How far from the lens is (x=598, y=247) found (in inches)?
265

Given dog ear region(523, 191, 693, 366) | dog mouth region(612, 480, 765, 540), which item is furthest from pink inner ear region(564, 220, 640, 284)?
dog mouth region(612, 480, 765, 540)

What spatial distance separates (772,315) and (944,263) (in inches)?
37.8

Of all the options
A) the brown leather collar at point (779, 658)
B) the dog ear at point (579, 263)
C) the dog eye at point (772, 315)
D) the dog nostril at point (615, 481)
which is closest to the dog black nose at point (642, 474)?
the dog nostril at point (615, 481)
---
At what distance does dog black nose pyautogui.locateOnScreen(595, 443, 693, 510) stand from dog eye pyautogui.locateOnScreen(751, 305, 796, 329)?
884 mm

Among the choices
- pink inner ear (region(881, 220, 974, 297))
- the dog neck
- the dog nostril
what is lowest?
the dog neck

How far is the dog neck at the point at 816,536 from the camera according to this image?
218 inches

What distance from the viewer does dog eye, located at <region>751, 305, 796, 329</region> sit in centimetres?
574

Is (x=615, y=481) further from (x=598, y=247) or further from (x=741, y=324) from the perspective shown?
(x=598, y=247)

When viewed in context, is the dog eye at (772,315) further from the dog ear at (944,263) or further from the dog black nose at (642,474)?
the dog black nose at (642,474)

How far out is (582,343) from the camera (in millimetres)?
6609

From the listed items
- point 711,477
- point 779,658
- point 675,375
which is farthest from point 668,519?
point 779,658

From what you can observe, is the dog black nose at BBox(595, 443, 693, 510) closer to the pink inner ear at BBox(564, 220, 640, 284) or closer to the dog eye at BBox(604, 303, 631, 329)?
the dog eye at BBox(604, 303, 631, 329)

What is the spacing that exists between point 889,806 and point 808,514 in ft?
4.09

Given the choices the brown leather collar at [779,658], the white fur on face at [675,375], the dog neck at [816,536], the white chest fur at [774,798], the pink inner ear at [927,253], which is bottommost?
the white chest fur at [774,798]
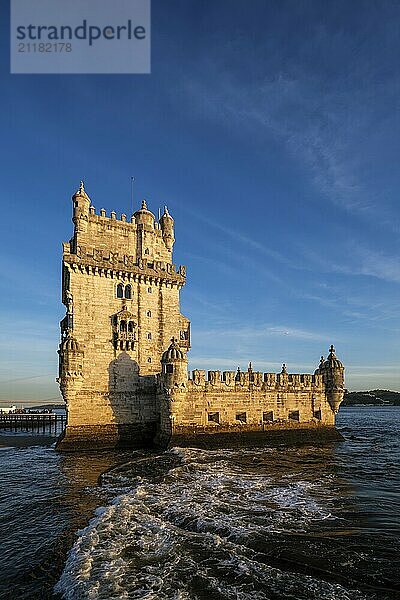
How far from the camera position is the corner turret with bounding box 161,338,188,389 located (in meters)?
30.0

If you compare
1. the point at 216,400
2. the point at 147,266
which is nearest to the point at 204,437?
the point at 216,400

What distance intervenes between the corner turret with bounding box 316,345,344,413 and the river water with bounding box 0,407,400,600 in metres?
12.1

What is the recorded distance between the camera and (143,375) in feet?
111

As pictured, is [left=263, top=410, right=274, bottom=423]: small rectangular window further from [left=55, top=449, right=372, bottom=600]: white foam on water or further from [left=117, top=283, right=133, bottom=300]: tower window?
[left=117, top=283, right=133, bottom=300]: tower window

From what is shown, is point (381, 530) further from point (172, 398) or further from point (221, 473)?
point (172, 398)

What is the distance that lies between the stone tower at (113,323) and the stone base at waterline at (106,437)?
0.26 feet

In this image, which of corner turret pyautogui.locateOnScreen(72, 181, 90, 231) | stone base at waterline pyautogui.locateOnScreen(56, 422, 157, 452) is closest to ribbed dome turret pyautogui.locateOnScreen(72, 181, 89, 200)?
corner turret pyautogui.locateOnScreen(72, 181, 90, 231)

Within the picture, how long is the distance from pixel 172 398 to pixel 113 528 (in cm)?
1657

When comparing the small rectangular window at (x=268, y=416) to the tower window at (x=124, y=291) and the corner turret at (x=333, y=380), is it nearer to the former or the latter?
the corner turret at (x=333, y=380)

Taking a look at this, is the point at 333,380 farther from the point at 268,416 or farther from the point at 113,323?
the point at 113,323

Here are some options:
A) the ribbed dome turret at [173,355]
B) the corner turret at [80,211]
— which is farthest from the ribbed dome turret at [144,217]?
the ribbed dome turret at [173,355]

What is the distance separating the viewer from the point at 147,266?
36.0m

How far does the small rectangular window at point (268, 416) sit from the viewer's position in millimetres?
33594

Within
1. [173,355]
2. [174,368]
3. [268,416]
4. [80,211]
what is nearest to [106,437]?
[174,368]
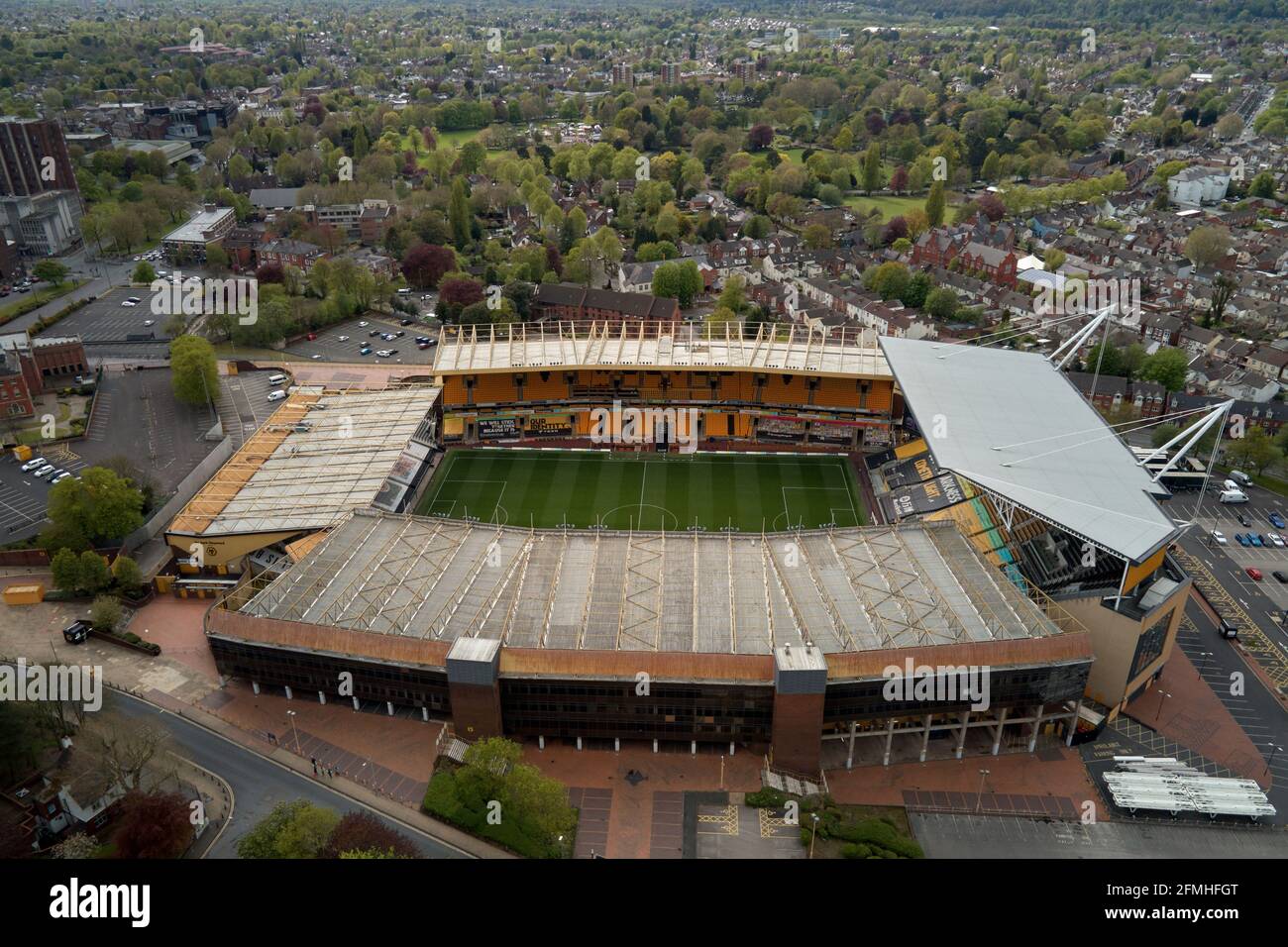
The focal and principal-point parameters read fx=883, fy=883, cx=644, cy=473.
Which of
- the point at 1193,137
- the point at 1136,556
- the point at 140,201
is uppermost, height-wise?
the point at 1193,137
* * *
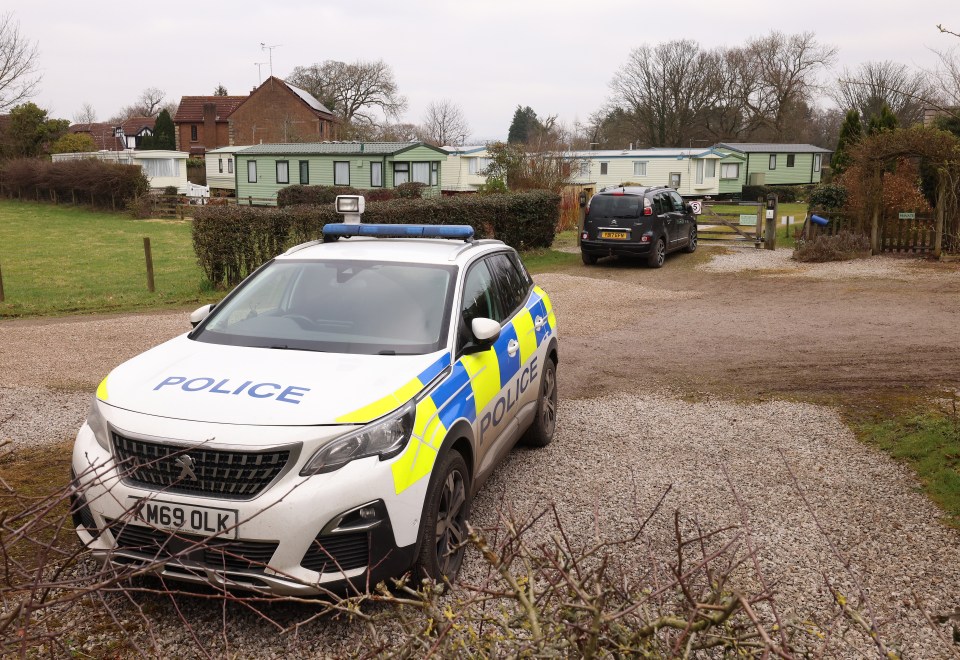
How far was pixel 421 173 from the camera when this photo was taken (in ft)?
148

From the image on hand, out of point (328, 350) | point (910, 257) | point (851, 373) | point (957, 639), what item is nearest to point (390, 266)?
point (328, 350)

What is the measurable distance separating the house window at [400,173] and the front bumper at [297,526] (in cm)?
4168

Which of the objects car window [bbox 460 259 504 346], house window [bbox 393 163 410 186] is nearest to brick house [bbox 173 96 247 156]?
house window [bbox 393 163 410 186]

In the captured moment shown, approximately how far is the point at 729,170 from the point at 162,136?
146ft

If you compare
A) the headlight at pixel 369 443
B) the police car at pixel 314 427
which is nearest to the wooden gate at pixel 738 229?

- Short exercise
Count the lines in the data above that contain the word "shown", and reply with only the number.

- Answer to the problem
3